My previous piece: Keys, Cays, and Cayos gave some history and definition to the names. All three have the same meaning: a coral reef that has accumulated enough sediment to become and island. The prerequisite is a coral reef, which limits the geographic area to warm, subtropical and tropical waters like Florida, the Bahamas, and the Caribbean.
After releasing that piece, we attended a presentation at the College of the Florida Keys in Stock Island. Brian Schmitt walked a large crowd through the the history of maps of the area as well as the Gulf Stream.
The first revelation of the presentation was a map dated 1510, which showed the southern tip of Florida and the Keys, three years before Ponce De Leon “discovered” Florida in 1513. The discovery should probably be credited to Sebastian Cabot who sailed the Eastern Seaboard of the current US in 1508 and 1509. His log claims that they sailed far enough south along the landmass that he was able to turn west. That would have been somewhere in the Keys.
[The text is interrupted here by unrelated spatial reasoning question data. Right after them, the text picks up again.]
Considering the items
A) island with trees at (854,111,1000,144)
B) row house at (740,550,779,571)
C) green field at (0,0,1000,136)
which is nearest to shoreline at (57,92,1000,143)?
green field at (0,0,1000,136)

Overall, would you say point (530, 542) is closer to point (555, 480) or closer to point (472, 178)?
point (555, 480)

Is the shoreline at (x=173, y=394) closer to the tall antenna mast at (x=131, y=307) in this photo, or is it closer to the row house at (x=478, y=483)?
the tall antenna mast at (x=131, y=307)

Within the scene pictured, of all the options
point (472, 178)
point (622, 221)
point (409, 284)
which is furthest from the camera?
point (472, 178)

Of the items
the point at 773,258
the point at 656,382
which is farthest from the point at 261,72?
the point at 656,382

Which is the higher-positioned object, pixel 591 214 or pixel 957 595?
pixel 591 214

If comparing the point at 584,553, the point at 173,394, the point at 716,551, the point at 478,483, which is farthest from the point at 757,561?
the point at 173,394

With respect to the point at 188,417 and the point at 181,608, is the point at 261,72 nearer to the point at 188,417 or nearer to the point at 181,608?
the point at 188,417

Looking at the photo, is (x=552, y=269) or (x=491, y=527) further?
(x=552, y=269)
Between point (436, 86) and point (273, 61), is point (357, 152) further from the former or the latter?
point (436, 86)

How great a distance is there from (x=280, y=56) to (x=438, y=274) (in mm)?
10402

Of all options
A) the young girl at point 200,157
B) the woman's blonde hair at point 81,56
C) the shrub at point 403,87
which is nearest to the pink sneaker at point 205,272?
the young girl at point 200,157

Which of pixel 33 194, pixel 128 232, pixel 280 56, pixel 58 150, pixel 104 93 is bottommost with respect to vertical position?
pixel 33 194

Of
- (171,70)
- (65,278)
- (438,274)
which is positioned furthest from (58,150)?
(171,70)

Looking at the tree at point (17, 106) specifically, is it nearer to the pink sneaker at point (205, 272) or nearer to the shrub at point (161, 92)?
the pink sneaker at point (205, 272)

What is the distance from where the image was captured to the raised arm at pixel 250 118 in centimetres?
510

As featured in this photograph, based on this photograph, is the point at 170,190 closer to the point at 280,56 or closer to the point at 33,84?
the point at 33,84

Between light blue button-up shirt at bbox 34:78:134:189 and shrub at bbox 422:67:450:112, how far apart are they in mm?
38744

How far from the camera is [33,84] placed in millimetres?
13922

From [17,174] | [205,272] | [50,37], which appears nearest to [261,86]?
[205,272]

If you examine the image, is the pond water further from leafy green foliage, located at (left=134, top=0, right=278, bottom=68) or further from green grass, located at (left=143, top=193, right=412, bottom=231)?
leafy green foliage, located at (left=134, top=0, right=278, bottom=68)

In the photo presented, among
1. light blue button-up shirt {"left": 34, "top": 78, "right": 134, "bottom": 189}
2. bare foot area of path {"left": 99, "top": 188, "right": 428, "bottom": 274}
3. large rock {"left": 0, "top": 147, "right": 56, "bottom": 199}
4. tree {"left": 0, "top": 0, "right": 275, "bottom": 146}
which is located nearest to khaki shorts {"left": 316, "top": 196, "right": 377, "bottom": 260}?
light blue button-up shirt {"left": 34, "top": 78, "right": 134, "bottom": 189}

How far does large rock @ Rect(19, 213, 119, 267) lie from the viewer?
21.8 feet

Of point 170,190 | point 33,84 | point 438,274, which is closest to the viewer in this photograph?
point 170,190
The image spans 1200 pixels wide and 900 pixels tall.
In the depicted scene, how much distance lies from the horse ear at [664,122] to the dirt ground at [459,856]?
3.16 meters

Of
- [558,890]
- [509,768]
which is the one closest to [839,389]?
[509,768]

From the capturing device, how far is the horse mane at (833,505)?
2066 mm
Though De Leon might not have been the first European to land in Florida he did name the island chain the Martines, meaning martyrs. The common reason was that in profile the Keys looked like suffering men from a distance. Schmitt had a different theory. He thinks that the Keys were a battleground between the Calusa Indians based on the west coast and the Tequesta Indians on the east coast. Separated by the Everglades, the Keys would have been the likely place the two warring tribes met. In that case the name would mean the place of suffering.
The name of the island chain didn’t change until around 1800. As aids to navigation the earlier charts were more concerned with the reef and the name Florida Reef appears before the Keys. The Tortugas were named and placed accurately on charts much earlier.
The presentation gave me some ideas for a new book. Something along the lines of a treasure hunt solved by referencing some of the old maps.